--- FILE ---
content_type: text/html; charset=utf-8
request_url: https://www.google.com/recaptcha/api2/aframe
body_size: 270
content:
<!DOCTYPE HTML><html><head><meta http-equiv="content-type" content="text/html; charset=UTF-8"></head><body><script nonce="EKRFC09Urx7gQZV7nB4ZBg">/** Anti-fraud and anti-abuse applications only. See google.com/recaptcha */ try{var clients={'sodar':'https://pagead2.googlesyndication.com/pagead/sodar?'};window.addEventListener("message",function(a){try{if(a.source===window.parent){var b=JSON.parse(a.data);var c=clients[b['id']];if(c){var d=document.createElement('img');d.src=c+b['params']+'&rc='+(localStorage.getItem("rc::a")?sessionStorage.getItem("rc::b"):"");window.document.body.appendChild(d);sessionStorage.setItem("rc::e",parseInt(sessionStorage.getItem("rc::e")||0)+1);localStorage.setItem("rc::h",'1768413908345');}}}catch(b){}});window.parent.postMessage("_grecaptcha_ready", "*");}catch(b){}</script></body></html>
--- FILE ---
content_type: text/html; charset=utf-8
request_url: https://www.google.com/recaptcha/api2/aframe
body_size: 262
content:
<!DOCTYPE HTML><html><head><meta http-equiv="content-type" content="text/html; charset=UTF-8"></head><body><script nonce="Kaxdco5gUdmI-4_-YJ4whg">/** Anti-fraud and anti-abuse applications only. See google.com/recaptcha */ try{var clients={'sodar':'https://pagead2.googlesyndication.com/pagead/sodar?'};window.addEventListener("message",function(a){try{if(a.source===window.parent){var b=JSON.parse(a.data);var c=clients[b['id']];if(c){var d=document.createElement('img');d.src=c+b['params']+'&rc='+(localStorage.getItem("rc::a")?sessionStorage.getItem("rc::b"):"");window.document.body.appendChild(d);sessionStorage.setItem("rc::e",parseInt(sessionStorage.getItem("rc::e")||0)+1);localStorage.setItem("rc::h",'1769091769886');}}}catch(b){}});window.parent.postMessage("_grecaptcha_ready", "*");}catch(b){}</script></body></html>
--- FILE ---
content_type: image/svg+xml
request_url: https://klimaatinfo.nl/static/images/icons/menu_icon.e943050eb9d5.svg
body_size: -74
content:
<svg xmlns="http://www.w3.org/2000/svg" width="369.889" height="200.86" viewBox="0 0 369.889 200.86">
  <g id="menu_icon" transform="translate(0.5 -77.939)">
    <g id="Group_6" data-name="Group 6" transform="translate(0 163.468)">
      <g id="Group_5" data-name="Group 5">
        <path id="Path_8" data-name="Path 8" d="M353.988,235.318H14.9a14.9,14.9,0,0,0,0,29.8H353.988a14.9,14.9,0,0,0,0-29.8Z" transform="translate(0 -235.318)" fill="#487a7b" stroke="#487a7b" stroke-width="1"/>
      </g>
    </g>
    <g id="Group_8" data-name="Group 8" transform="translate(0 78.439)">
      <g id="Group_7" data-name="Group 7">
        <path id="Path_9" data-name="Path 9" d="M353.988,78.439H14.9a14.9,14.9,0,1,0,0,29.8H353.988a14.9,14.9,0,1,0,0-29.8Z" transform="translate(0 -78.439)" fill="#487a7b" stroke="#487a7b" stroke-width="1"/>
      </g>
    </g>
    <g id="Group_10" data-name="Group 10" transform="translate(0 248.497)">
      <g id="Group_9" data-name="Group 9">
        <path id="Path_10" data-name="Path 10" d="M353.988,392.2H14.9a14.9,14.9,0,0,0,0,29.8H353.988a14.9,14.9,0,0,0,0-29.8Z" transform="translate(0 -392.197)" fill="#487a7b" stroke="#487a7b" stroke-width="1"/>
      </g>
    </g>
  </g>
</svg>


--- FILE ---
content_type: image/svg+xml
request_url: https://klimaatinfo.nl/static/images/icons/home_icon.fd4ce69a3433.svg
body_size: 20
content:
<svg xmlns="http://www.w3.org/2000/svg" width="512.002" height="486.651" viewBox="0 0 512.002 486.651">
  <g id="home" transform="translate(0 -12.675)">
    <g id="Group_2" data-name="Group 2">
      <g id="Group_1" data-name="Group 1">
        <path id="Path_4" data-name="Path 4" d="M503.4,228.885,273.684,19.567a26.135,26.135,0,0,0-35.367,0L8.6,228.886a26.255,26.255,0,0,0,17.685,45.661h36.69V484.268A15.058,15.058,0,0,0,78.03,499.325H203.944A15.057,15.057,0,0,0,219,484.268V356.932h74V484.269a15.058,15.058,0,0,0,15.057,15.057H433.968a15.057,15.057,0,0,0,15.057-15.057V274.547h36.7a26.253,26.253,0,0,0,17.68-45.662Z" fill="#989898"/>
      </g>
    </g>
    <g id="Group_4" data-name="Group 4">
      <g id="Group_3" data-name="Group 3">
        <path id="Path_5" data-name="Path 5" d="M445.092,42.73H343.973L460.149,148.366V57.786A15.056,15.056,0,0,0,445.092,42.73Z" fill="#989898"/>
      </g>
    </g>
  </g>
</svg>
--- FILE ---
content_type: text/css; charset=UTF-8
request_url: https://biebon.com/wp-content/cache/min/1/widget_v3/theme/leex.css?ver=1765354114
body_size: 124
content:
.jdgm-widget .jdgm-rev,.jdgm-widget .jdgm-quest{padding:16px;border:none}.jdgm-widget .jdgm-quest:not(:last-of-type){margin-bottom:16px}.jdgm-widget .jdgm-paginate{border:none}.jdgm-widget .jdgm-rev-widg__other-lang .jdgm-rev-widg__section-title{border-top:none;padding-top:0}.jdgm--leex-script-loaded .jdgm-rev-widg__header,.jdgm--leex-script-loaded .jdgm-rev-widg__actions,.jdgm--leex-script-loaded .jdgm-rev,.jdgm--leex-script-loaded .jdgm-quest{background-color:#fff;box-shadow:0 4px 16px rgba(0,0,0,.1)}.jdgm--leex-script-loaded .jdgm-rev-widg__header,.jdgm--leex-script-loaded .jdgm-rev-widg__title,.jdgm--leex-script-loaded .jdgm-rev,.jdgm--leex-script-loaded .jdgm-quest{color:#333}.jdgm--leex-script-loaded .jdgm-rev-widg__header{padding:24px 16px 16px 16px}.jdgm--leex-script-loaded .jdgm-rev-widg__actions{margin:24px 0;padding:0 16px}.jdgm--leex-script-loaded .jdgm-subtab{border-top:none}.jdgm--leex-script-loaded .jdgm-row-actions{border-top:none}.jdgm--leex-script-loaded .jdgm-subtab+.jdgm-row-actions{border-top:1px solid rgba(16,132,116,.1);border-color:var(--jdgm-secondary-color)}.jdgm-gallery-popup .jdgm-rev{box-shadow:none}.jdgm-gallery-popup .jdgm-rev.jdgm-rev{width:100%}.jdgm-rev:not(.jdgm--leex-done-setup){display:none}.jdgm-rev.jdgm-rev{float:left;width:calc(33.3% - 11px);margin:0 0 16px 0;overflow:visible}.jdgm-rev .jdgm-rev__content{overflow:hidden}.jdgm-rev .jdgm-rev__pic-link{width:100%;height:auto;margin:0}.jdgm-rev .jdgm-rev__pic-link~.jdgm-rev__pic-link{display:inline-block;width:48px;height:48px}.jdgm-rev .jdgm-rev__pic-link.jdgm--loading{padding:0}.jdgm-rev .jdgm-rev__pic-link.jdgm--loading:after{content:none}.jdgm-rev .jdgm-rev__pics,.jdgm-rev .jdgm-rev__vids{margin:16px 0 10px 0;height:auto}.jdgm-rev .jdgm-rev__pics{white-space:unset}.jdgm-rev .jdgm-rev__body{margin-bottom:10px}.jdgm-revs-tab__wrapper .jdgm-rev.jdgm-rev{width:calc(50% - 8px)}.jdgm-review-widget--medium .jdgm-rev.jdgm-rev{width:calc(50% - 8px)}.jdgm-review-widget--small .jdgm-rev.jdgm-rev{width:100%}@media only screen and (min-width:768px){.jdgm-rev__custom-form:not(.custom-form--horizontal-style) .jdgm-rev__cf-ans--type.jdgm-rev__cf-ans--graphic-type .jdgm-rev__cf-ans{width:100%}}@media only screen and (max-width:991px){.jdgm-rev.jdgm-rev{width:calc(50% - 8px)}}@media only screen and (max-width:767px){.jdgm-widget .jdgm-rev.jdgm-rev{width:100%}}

About this task >>
Among the lines above, find those with the word "sessionStorage" and list them.

Exercise answer >>
<!DOCTYPE HTML><html><head><meta http-equiv="content-type" content="text/html; charset=UTF-8"></head><body><script nonce="EKRFC09Urx7gQZV7nB4ZBg">/** Anti-fraud and anti-abuse applications only. See google.com/recaptcha */ try{var clients={'sodar':'https://pagead2.googlesyndication.com/pagead/sodar?'};window.addEventListener("message",function(a){try{if(a.source===window.parent){var b=JSON.parse(a.data);var c=clients[b['id']];if(c){var d=document.createElement('img');d.src=c+b['params']+'&rc='+(localStorage.getItem("rc::a")?sessionStorage.getItem("rc::b"):"");window.document.body.appendChild(d);sessionStorage.setItem("rc::e",parseInt(sessionStorage.getItem("rc::e")||0)+1);localStorage.setItem("rc::h",'1768413908345');}}}catch(b){}});window.parent.postMessage("_grecaptcha_ready", "*");}catch(b){}</script></body></html>
<!DOCTYPE HTML><html><head><meta http-equiv="content-type" content="text/html; charset=UTF-8"></head><body><script nonce="Kaxdco5gUdmI-4_-YJ4whg">/** Anti-fraud and anti-abuse applications only. See google.com/recaptcha */ try{var clients={'sodar':'https://pagead2.googlesyndication.com/pagead/sodar?'};window.addEventListener("message",function(a){try{if(a.source===window.parent){var b=JSON.parse(a.data);var c=clients[b['id']];if(c){var d=document.createElement('img');d.src=c+b['params']+'&rc='+(localStorage.getItem("rc::a")?sessionStorage.getItem("rc::b"):"");window.document.body.appendChild(d);sessionStorage.setItem("rc::e",parseInt(sessionStorage.getItem("rc::e")||0)+1);localStorage.setItem("rc::h",'1769091769886');}}}catch(b){}});window.parent.postMessage("_grecaptcha_ready", "*");}catch(b){}</script></body></html>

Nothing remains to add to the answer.